Berdasarkan Peraturan ini dapat dianggap bahwa pembayaran kompensasi dengan persyaratan harus menandatangani release and discharge oleh ahli waris. Di dalamnya ada pernyataan untuk melepaskan hak menuntut kepada siapapun yang terkait dengan kecelakaan pesawat udara merupakan suatu pelanggaran.
Demikian pula beberapa penulis menyatakan bahwa kewajiban untuk menandatangani release and discharge telah melanggar UU 1 Thn 2009 tentang Penerbangan, UU 8 Thn 1999 tentang Perlindungan Konsumen, dan Kitab Undang-Undang Hukum Perdata (Maarif, 2020) (Wafiqah dan Rosmawati, 2021) (Nugraha, 2022)
Konsekwensi hukum bagi ahli waris dengan menandatangani release and discharge adalah hilangnya hak untuk mendapatkan kompensasi tambahan apabila ahli waris dapat membuktikan bahwa kecelakaan tersebut disebabkan oleh faktor kesengajaan (wisful misconduct) atau kesalahan (negligence). (Undang-Undang, 2009, No.1).
PEMBAYARAN KOMPENSASI
Dalam kasus kecelakaan PT. Mandala Airlines tahun 2005, PT Lion Mentari Airlines pada 2018 dan PT Sriwijaya Air tahun 2021, ahli waris dipersyaratkan untuk menandatangi suatu perjanjian release and discharge agar kompensasinya dapat dibayarkan.
Peneliti hanya menemukenali release and discharge yang dibuat oleh PT Lion Mentari Airlines. Dalam release and discharge tersebut terdapat 10 (sepuluh) klausula, dan secara garis besar dari maksud dan tujuan release and discharge tersebut menghilangkan hak ahli waris atau dengan bahasa yang lain ahli waris melepaskan hak untuk menuntut kepada siapa pun, dalam bentuk apapun, dalam lingkup hukum apapun, di wilayah hukum negara manapun, yang terlibat dalam kecelakaan pesawat udara tersebut. (Maarif, 2018)

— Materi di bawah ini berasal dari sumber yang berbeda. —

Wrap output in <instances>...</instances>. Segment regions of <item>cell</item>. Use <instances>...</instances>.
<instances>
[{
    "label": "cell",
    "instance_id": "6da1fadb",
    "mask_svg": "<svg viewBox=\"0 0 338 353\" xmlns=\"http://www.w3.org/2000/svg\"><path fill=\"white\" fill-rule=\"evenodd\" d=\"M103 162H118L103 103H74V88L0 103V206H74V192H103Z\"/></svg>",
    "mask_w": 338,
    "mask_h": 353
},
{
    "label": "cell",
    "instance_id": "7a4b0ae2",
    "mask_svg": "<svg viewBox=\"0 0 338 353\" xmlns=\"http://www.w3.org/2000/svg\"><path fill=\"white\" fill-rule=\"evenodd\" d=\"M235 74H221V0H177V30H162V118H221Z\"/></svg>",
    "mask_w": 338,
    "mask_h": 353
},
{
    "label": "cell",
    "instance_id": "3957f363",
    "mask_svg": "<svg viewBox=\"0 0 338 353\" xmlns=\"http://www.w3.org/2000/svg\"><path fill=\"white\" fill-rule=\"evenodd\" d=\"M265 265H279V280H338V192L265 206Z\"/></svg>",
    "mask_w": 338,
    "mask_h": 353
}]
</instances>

Fakta lain dari kasus kecelakaan PT Lion Air dengan nomor penerbangan JT-610 dengan rute penerbangan Jakarta – Pangkal Pinang adalah terdapat korban penumpang yang tiketnya tidak sesuai dengan identitas diri penumpang dan tidak terdaftar dimanifes yaitu tiket atas nama Krisma Wijaya tetapi penumpang yang menjadi korban atas nama Arif Yustian (Prajogo dan Martono, 2019).
Berdasarkan Pasal 151 UU 1 Thn 2009 PT. Lion Air dapat dituntut tanggung jawab tidak terbatas (unlimted liability) (Riadhy Arafah dan Nursani, 2019)
*) Ditulis oleh Hemi Pramuraharjo, penulis buku Hukum Penerbangan Indonesia.